• EXPLORE THE MATERIAL:
A. In the passage below about packing for a Seattle trip, what does the writer's closet hold?
B. Decide whether each statement agrees with the passage below about packing for a Seattle trip, and quote the words that settle it: (i) The writer often wears jeans. (ii) The writer booked the tickets two weeks ago. (iii) The trip is the writer's first time seeing the daughter.
C. Pick up the passage below about packing for a Seattle trip and keep writing from the point where it stops.

• PASSAGE TO READ:

== Segment start ==

I usually take beach vacations that require a couple of swimsuits, a few sarongs, some flip-flops and sunscreen. Vacationing in Seattle for a week requires a decidedly different sort of attire.  Jeans and t-shirts are probably best, right?  I hardly ever wear pants, much less jeans.  I have a closet full of dresses and skirts.  I like them.  They make me feel extra girly.  They also hide a multitude of body sins that seem especially sinful at this time in my life when dragging my weary bones to the gym at 5am is way more challenging than it was a few years ago.

When I booked my tickets to go to see Hope two weeks ago, I pondered what I would/should wear to see my daughter for the first time.  Heck, I haven’t spent this much time fretting over what to wear on what is similar to a first date in decades.   I knew I used my girly dresses to hide my body, but I didn’t realize how much or rather I haven’t been able to admit it until this week.

== Segment end ==

• RAW DATA:
== Segment start ==

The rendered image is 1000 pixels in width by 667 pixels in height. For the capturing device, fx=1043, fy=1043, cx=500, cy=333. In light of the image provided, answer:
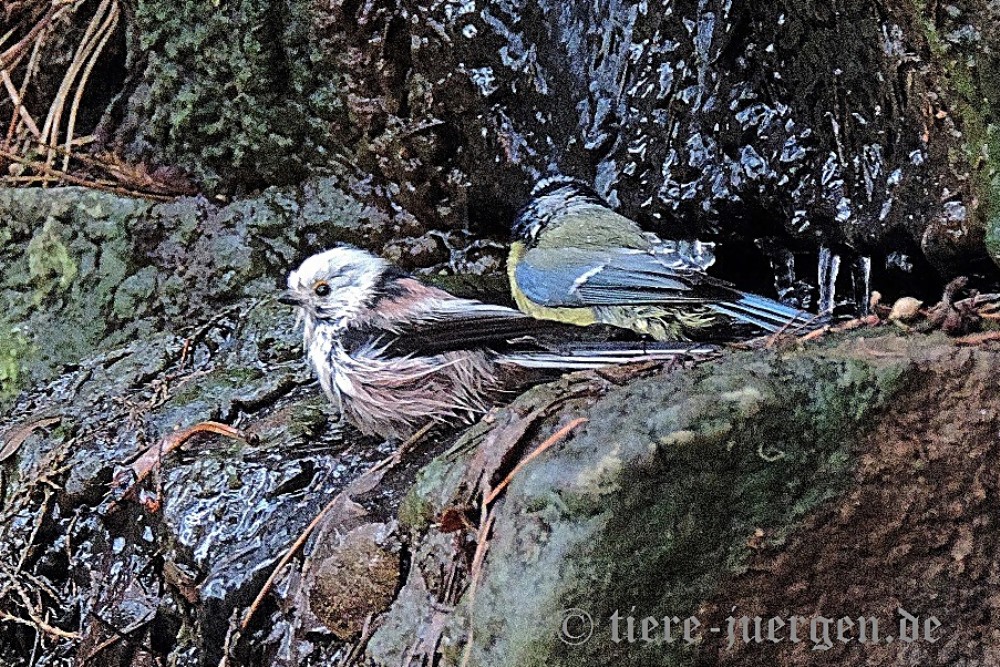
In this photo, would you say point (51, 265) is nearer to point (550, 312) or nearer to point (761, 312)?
point (550, 312)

== Segment end ==

• ANSWERS FOR EACH ITEM:
A. Dresses and skirts.

B.
(i) No: "I hardly ever wear pants, much less jeans."
(ii) Yes: "When I booked my tickets to go to see Hope two weeks ago"
(iii) Yes: "to see my daughter for the first time"

C.
I’ve long struggled with body issues, but I thought I had come to a place of acceptance, especially this year.  I’ve been too busy to worry about size and shape.  I have a nice sense of style; I pick clothes that fit and flatter.  With everything going on, I try to eat well, get some sleep, and press on.  This year has been the first time in probably 10 years that I’ve not been overly concerned about my body.  I’ve just been too busy.   It’s actually been a freeing relief for this gal who was held in the grips of an eating disorder for quite a few years.

Getting ready to go see Hope has made me take a breath from the swirling of work, school and even the totality of the adoption process.  Gosh, insecurity is a b*tch.  In the first real inhale/exhale sequence, Insecurity showed up right away, and she’s got me shook about what to wear and what my choice of what to wear to this meeting will say about me.  I want to seem approachable, warm, loving and cool…to a 12 year old.  Oh and I don’t want to seem fat or dowdy.  I mean I’m not fat or dowdy, but eh…you get the picture.  Good–friggin-grief; am I really having a mini-meltdown about whether to pack dresses that I just realized are a sort of security blanket?  Jeesch, guess I have something to talk to my therapist about later this month.  Awesome.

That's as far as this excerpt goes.